Uma noite atribulada no ramal de Alfarelos

Como a queda de uma catenária pode pôr a nu falhas sistémicas na ferrovia portuguesa. Uma história de incidentes, avarias e atrasos que durou uma noite inteira.

O comboio nº 16831 que saiu esta noite da Figueira da Foz às 19h58 para chegar a Coimbra às 21h00 mal chegou a acelerar. Três quilómetros depois ficou retido em plena via, devido à queda de uma catenária.

É elementar que um comboio eléctrico não pode andar sem electricidade. Nem este nem os outros que circulavam nas imediações, como era o caso de mais dois suburbanos de Coimbra que ficaram retidos nas estações de Alfarelos e de Verride. A estes dois, a CP resolveu o problema e dois táxis bastaram para reencaminhar os poucos passageiros que neles viajavam.

Mas os passageiros do malogrado comboio que ficou parado em plena via só às 22h00 foram resgatados pelos bombeiros de Montemor-o-Velho e transportados para Alfarelos, onde uma automotora os aguardava para os fazer chegar a Coimbra com quatro horas de atraso.

Em tempos de confinamento são poucos os passageiros nos comboios da CP. E estes estão entregues. Mas o que se segue agora é uma demonstração de como tudo pode correr mal na operação ferroviária. Por ter acontecido durante a noite, não trouxe perturbações de maior.

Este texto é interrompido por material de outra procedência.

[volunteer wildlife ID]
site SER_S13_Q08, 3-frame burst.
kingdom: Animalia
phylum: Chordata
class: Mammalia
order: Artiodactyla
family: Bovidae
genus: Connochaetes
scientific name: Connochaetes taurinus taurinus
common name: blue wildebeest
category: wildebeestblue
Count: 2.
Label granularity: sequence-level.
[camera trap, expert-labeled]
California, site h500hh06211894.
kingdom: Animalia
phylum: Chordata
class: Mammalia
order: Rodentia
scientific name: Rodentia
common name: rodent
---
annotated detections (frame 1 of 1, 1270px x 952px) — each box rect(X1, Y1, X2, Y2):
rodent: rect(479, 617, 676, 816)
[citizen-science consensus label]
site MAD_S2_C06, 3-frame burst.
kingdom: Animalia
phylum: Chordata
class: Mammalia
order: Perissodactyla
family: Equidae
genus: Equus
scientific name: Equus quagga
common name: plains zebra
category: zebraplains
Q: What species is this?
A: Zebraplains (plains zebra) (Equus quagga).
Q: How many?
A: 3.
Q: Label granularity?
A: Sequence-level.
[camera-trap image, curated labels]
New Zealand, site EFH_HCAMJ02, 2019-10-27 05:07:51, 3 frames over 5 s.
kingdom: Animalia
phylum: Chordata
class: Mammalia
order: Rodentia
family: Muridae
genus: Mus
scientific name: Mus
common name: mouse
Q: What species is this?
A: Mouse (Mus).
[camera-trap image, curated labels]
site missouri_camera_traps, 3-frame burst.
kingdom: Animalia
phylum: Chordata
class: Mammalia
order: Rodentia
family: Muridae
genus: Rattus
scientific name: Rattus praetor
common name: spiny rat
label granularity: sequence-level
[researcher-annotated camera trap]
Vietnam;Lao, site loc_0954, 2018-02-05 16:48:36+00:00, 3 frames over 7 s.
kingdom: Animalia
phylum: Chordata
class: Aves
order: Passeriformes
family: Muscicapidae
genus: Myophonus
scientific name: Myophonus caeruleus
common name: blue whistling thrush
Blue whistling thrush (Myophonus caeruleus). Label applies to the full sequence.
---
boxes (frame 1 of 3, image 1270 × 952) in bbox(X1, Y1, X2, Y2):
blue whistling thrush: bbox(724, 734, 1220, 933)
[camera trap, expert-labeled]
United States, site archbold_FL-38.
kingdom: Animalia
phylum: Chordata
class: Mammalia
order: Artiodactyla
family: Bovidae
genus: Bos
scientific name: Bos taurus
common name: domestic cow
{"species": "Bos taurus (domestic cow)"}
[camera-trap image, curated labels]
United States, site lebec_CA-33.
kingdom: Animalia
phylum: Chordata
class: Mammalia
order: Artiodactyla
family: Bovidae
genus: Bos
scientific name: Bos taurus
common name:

Para poder rebocar a automotora avariada teve de ser enviada uma locomotiva a diesel do Entroncamento, de onde partiu às 23h17 e que só chegaria ao local perto da 1h00.

Não é preciso recuar muitas décadas na CP para se chegar a um tempo em que a empresa tenha tido locomotivas de reserva em estações vitais da rede para prestar socorro rápido em caso de avarias. Nesse tempo havia uma locomotiva em Coimbra ou na Pampilhosa pronta para arrancar em caso de emergência. Actualmente, em toda a linha do Norte e neste ramal só se pode mesmo contar com material de reserva no Porto, Entroncamento e Lisboa. Pior, porém, é que, a sul do Tejo, não há nenhuma máquina para prestar socorro. Se um comboio avariar em Faro, terá de ir uma locomotiva de Santa Apolónia para o resgatar.

O downisizing (termos da gestão que explica a redução de pessoal e de custos de forma “científica”) aplicado à CP deu nestas coisas. Outro exemplo: até há poucos anos havia uma locomotiva a diesel permanentemente de reserva em Campolide para prestar assistência aos comboios da ponte 25 de Abril e aos da linha de Sintra. Hoje isso já não acontece.

Mas por parte do gestor da infraestrutura a coisa não é melhor. A Infraestruturas de Portugal, apesar de o incidente ter acontecido a três quilómetros da Figueira da Foz, não prolongou o guarnecimento da estação durante a noite. Significa isto que o pessoal que terminava o turno às 1h10 fechou a estação e foi-se embora. A Figueira da Foz só voltaria a abrir às 5h00 da manhã.

Não é caso único. Já mais de uma vez, perante um incidente em Santarém, os comboios da linha do Norte ficam parados atrás uns dos outros porque as estações intermédias entre aquela estação e o Entroncamento estão encerradas e, quando surgem problemas, a IP tem dificuldade em guarnecê-las para fazer cruzamentos e poder escoar o tráfego ferroviário.

Voltemos, então, à automotora eléctrica avariada e ao preciso momento em que uma locomotiva 1400 vinda do Entroncamento a vem rebocar. Realizada a manobra de engate, a composição parte à 1h46 e ruma a Alfarelos e depois ao Entroncamento, com destino às oficinas.

Só que, algures entre Alfarelos e Soure, a locomotiva a diesel avaria. Sim. O comboio ficou parado em plena via e a locomotiva que vinha prestar socorro teve agora de pedir socorro para poder prosseguir viagem. Eram 2h51.

Do Entroncamento parte então uma segunda locomotiva. Desta vez, uma 5600, eléctrica, de marca Siemens. Nada como uma marca alemã para resolver problemas. Às 5h51 a nova composição está formada: a locomotiva eléctrica é engatada à locomotiva a diesel avariada que por sua vez está engatada à automotora eléctrica avariada e traz toda a tralha para as oficinas do Entroncamento.

Entretanto, às 4h55 uma brigada da catenária da IP tinha restabelecido a corrente eléctrica no ramal de Alfarelos e a circulação podia reiniciar-se normalmente.

E tudo terminou em bem sem outros estragos que meia dúzia de passageiros atrasados e umas dezenas de ferroviárias da CP e da IP a passarem uma noite atribulada. Não fosse a redução da procura provocada pelo Covid e a coisa ter decorrido durante a noite, maiores teriam sido as consequências.